PROBLEMS TO WORK ON:
A) Answer these questions from the article on The Carpenter, one answer per line, marked to match:
(i) Who produced the album?
(ii) What average score did the album receive at Metacritic, and from how many reviews?
(iii) At what position did Rolling Stone list the album among the top 50 albums of 2012?
B) Please explain, using the article on The Carpenter, how the album's Metacritic score was arrived at and what that score indicates.

EXERCISE TEXT:
────────────────

Studio album by the Avett Brothers
- Released: September 11, 2012
- Recorded: Asheville, Venice Beach, Malibu, Los Angeles
- Genres: Indie rock; folk rock; folk punk; roots rock; Americana;
- Length: 46:40 (iTunes Edition)
- Label: American
- Producer: Rick Rubin

The Avett Brothers chronology
| Live, Volume 3 (2010) | The Carpenter (2012) | Magpie and the Dandelion (2013) |

Singles from The Carpenter
- "Live and Die" Released: 2012; "February Seven" Released: 2013;

= The Carpenter (album) =

2012 studio album by the Avett Brothers

The Carpenter is the seventh studio album by folk rock group the Avett Brothers. The album was produced by Rick Rubin, who'd produced their previous full-length studio album, I and Love and You.

The album was listed at #41 on Rolling Stone magazine's list of the top 50 albums of 2012, which wrote "The palette ranges from Nineties grunge to wintry front-porch lamentation to Beatles bounce, tied together by a sweet Southern-bro sentimentality."

==Reception==

Upon its release, The Carpenter by The Avett Brothers received generally positive reviews from most music critics. At Metacritic, which assigns a normalized rating out of 100 to reviews from mainstream critics, the album received an average score of 72, based on 24 reviews, which indicates "generally favorable reviews". First and foremost, The Carpenter has received positive or favorable reviews from the following publications: About.com, AllMusic, Alt Rock Live, Alternative Press, American Songwriter, The Austin Chronicle, The A.V. Club, Christianity Today, diffuser.fm, Entertainment Weekly, The Lantern, musicOMH, Paste, PopMatters, Pitchfork, Punknews.org, Rolling Stone and Taste of Country. On the other hand, The Carpenter got mixed reviews from the following publications: Consequence of Sound, The Guardian, The Independent, The Milk Carton, NME, Pop 'stache and Thank Folk for That.

────────────────

RECORDS SHOWN:
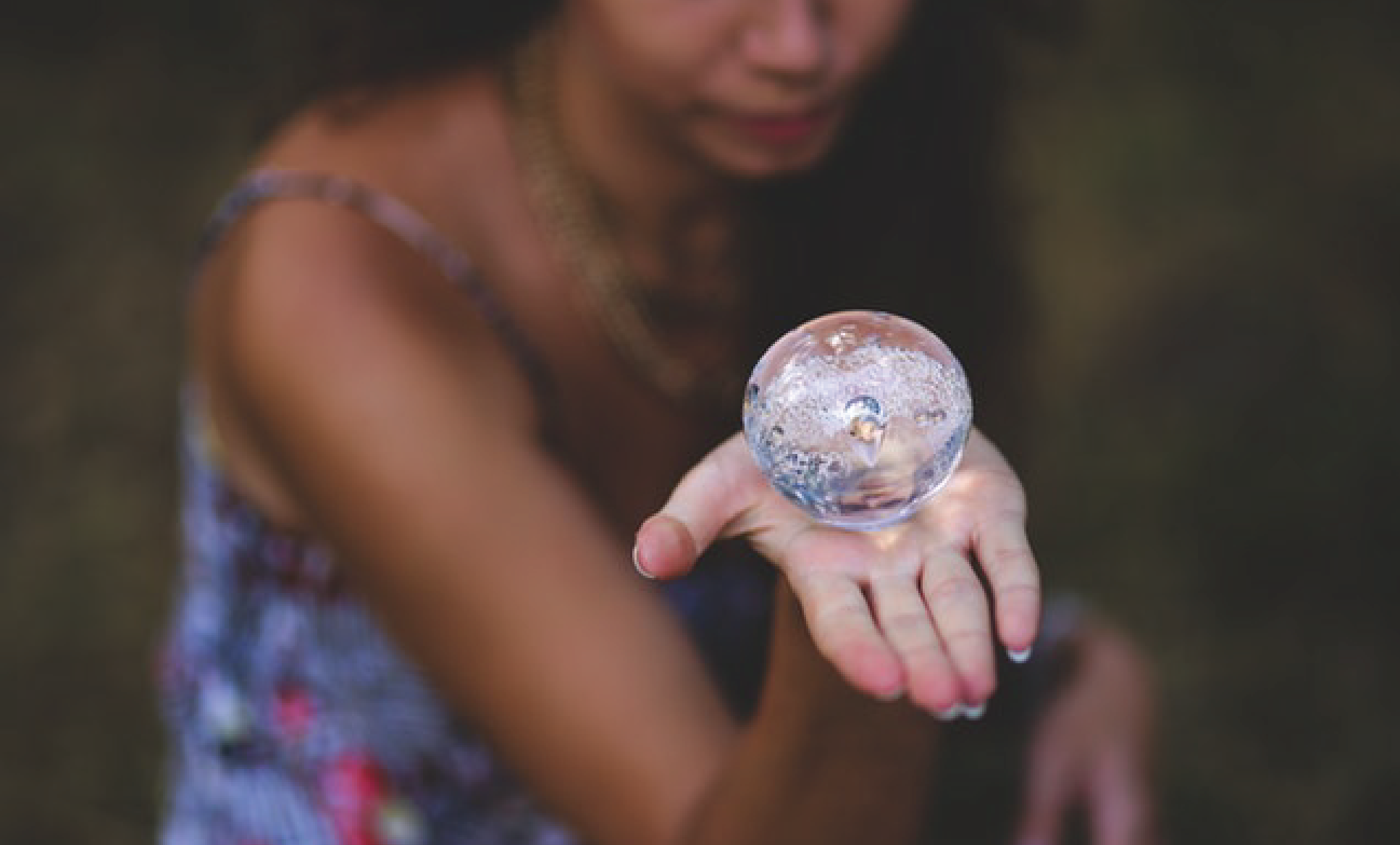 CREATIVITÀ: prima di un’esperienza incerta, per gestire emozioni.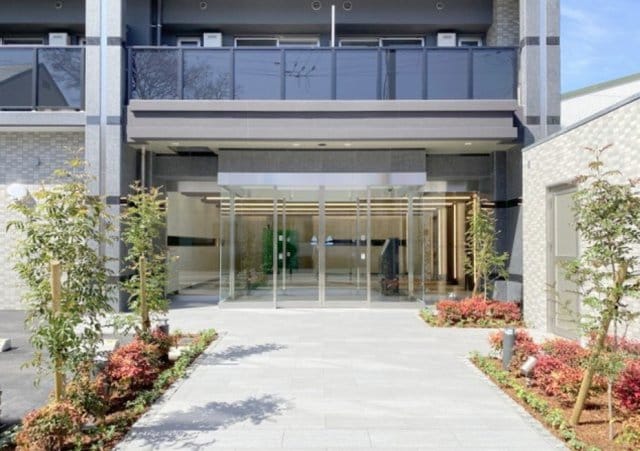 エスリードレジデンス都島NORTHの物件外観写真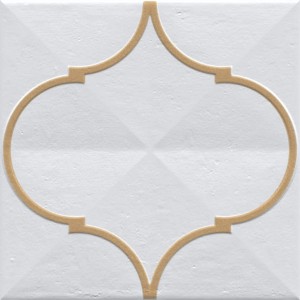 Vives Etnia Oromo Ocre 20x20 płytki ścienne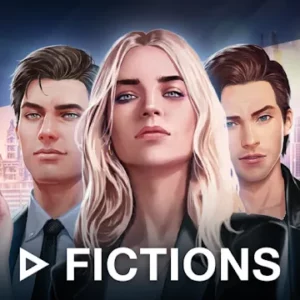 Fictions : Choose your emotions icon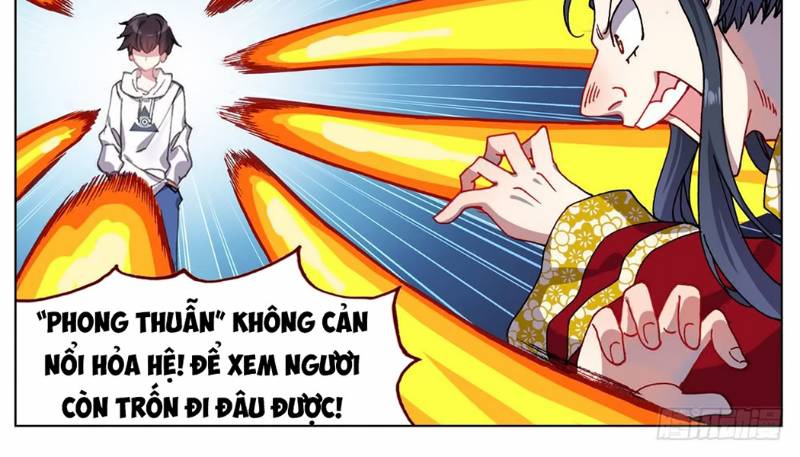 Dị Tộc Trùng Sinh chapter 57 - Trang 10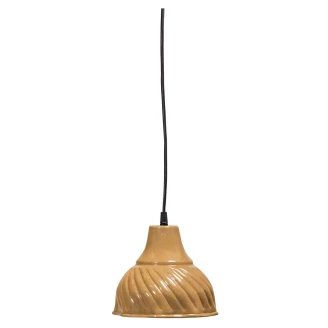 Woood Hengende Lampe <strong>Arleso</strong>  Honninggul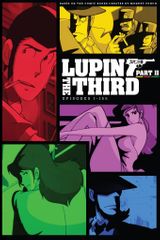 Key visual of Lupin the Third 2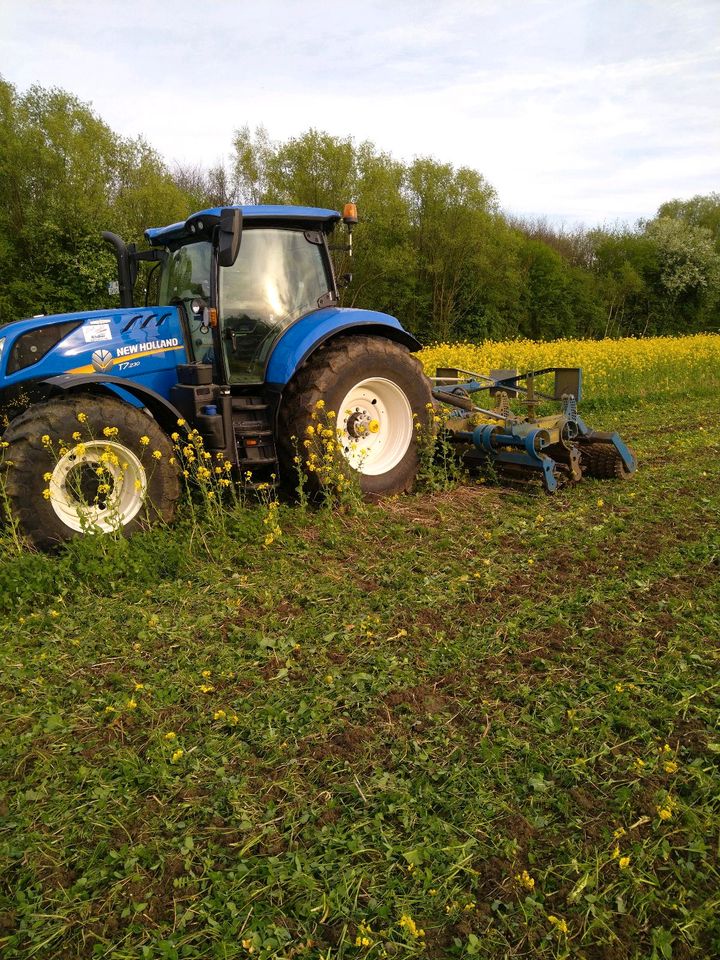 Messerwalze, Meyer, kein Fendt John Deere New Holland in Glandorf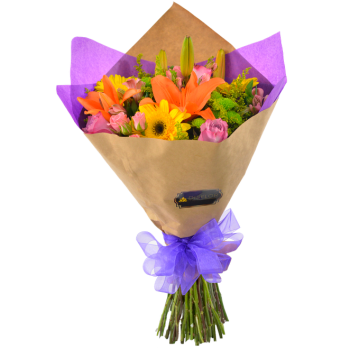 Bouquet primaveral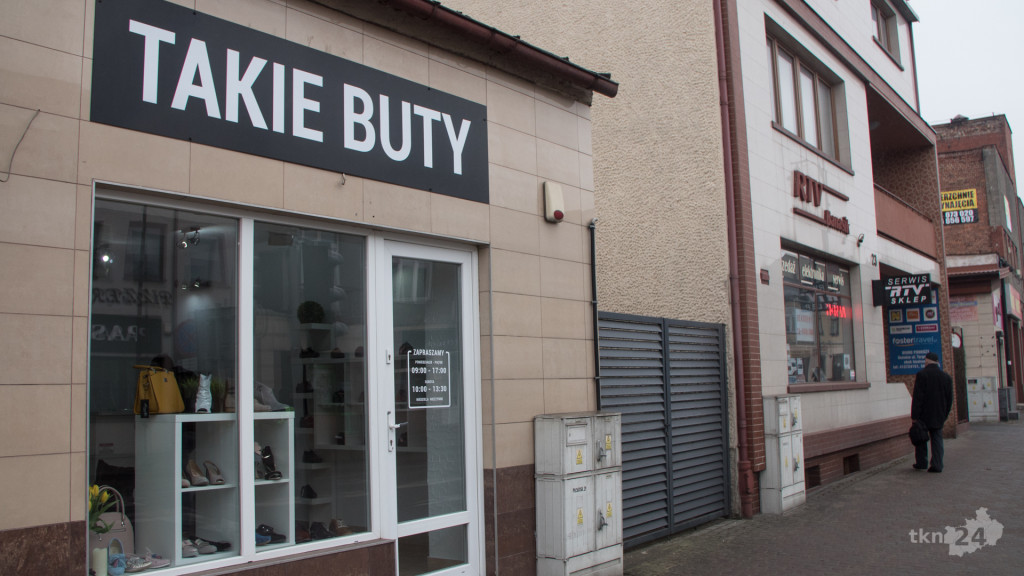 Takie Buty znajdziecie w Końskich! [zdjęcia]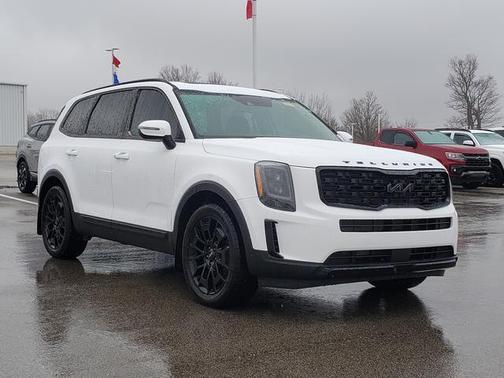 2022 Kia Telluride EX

────────────────

PROBLEM SOLUTIONS:
A)
(i) Rick Rubin
(ii) 72, based on 24 reviews
(iii) #41

B) Metacritic assigns a normalized rating out of 100 to reviews from mainstream critics, and The Carpenter averaged 72 across 24 reviews. That score indicates "generally favorable reviews."